Clifford Orange, the Chief Aliens Officer in Jersey during the German occupation, was actively involved in compiling and submitting lists of Jews to the German authorities from 1940 through at least late 1942. Historian Paul Sanders wrote: "Nowhere is the inability to think ‘outside the box’ better demonstrated than in the negative test case of the Jersey Aliens Officer, Clifford Orange. It is a well-established fact that the overzealous Orange exceeded what the Germans demanded of him. This is plainly clear in the fact that some of the people he registered as Jews need not have been registered at all – even under the terms of the German race laws. It is unclear whether his attitude was simply unthinking, unprofessional or downright racist, but its consequence was that people were subjected to discrimination and suffering that they could have been spared. Orange’s culture of blind obedience over humanitarianism also came to the fore when he found out that some of his staff had been providing escapees in the islands with fake documents. Orange declared that he would not tolerate such activity behind his back and put an immediate stop to it."
For a previous review see:
http://tonymusings.blogspot.com/2025/08/clifford-orange-and-war-time.html
Here I examine the defense of Orange under the "hindsight" argument and argue that it is too weak to exonerate him.
Here are some additional snippets:
https://www.liberationroute.com/pois/2261/stolperstein-in-honour-of-esther-loyd
Esther Pauline Lloyd was born in London on 31 July 1906 - she arrived in Jersey three years before the German Occupation began. Esther registered as a Jew after the First Order against the Jews was passed in October 1940. In February 1943, hundreds of Islanders were deported to the continent in the second wave of deportations from the Channel Islands.

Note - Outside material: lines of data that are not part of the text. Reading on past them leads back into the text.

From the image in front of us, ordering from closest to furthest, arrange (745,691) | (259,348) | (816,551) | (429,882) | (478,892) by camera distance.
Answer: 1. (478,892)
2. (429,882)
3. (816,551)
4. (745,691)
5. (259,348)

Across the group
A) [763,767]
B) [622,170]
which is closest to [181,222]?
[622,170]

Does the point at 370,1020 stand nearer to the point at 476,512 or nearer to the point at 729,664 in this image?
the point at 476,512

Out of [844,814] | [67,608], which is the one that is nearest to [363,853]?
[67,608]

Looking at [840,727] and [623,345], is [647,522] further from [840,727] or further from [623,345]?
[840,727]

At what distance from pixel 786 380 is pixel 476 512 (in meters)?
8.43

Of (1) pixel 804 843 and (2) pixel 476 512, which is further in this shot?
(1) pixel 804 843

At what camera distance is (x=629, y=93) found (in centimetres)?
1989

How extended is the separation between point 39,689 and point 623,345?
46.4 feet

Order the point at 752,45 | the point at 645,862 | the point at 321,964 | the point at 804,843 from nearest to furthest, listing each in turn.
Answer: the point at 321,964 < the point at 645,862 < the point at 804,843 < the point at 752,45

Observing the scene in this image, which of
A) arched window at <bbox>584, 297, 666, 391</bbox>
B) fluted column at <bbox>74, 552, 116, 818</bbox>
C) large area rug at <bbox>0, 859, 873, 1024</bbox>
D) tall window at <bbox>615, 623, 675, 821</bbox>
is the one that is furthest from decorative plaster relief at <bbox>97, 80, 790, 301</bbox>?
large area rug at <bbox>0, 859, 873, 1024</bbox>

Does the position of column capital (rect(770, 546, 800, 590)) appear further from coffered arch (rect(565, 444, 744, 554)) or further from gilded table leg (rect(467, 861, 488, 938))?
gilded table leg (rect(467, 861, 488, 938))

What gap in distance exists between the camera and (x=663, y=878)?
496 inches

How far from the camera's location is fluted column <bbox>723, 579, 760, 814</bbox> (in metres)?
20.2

Remarkably, Esther successfully appealed against her deportation and was repatriated to Jersey on 25 April 1944. Once back in Jersey and still under German occupation, Esther made a complaint to the Bailiff and informed the Chief Registration Office, Clifford Orange, that she:
‘was Catholic on my mother’s side…I went to register at the Aliens Office at the time an order was brought out concerning Jews as I am of Jewish origin on my Grandfather’s side only, I thought at the time it concerned me but if all the facts concerning myself had been fully explained to the German authorities, there would have been no question of my being sent away’.
Esther demanded to know ‘why these facts have been suppressed and wish the matter gone into’.
Despite Clifford’s response that registration was the sole responsibility of the individual, she was not the only Jewish resident who recalled not being offered any choice in the matter. Hedwig Bercu felt the same.
By chance, after Liberation, Clifford met Hedwig in St Helier, apologising for his actions stating ‘I had to follow German orders’.